Economic Perspective: Location, Location, Location
MARY WALDEN:
“Today’s program looks at location, location, location. Mike, it’s often said those three words are the top three factors in real estate. Give us the background of their importance.”
MIKE WALDEN:
“Well, people know you and I like to look at houses, and we like to watch real estate shows, and one of the phrases that you often hear from people that are looking to buy a house, they’ll say to the agent, ‘If only we could take this house and move it closer to jobs, and schools, and businesses. Then we’d buy it.’ Well you can’t do that, number one, and if you did do that the house is going to cost a lot more.”
“When you buy a house it’s not only the size of the house, number of bedrooms, number of bathrooms, et cetera. It’s where it is, and houses that are closer to things that people want to be close to – again jobs, schools, businesses – are going to cost more.
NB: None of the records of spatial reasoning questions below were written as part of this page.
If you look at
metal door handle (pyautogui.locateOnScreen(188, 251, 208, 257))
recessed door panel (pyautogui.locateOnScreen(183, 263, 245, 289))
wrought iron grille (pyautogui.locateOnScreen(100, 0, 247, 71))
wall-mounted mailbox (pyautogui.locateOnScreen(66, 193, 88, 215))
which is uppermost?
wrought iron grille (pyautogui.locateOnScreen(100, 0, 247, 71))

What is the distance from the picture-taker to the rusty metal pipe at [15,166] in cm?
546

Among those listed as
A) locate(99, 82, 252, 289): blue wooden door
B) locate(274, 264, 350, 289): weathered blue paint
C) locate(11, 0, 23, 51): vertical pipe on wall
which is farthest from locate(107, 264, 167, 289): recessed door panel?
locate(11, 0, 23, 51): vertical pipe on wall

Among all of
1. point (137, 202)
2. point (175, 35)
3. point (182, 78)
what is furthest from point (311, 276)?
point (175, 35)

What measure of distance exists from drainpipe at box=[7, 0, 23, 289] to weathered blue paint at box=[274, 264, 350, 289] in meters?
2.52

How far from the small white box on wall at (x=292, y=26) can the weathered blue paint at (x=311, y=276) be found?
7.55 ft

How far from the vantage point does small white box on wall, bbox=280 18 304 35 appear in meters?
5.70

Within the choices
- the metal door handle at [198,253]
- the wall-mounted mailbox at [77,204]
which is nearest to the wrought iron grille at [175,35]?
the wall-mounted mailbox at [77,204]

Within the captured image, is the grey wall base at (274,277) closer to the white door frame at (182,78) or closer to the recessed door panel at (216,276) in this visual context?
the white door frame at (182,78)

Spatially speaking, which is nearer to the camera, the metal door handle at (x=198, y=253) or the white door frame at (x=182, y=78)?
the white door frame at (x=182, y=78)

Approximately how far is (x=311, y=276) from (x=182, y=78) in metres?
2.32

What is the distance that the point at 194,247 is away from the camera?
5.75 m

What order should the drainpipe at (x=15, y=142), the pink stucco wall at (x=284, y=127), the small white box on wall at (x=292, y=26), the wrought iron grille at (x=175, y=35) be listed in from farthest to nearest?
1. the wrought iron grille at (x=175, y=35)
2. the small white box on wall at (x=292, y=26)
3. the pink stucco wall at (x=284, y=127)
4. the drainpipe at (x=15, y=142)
And the interesting thing about this is that recent research shows that in this century, since 2000, the price, the extra price that people will pay for being closer to those amenities has actually gone up. In fact it’s gone up 20 percent more.”
“So this is a real hard decision that people have to make when they’re looking to buy a house, or they’re looking to buy a house that maybe has the size they want but it’s farther out, or do they perhaps want to buy a smaller house that’d be closer in. That’s the real challenge in real estate.”
Mike Walden is a William Neal Reynolds Distinguished Professor and Extension Economist in
the Department of Agricultural and Resource Economics at North Carolina State University who
teaches and writes on personal finance, economic outlook and public policy.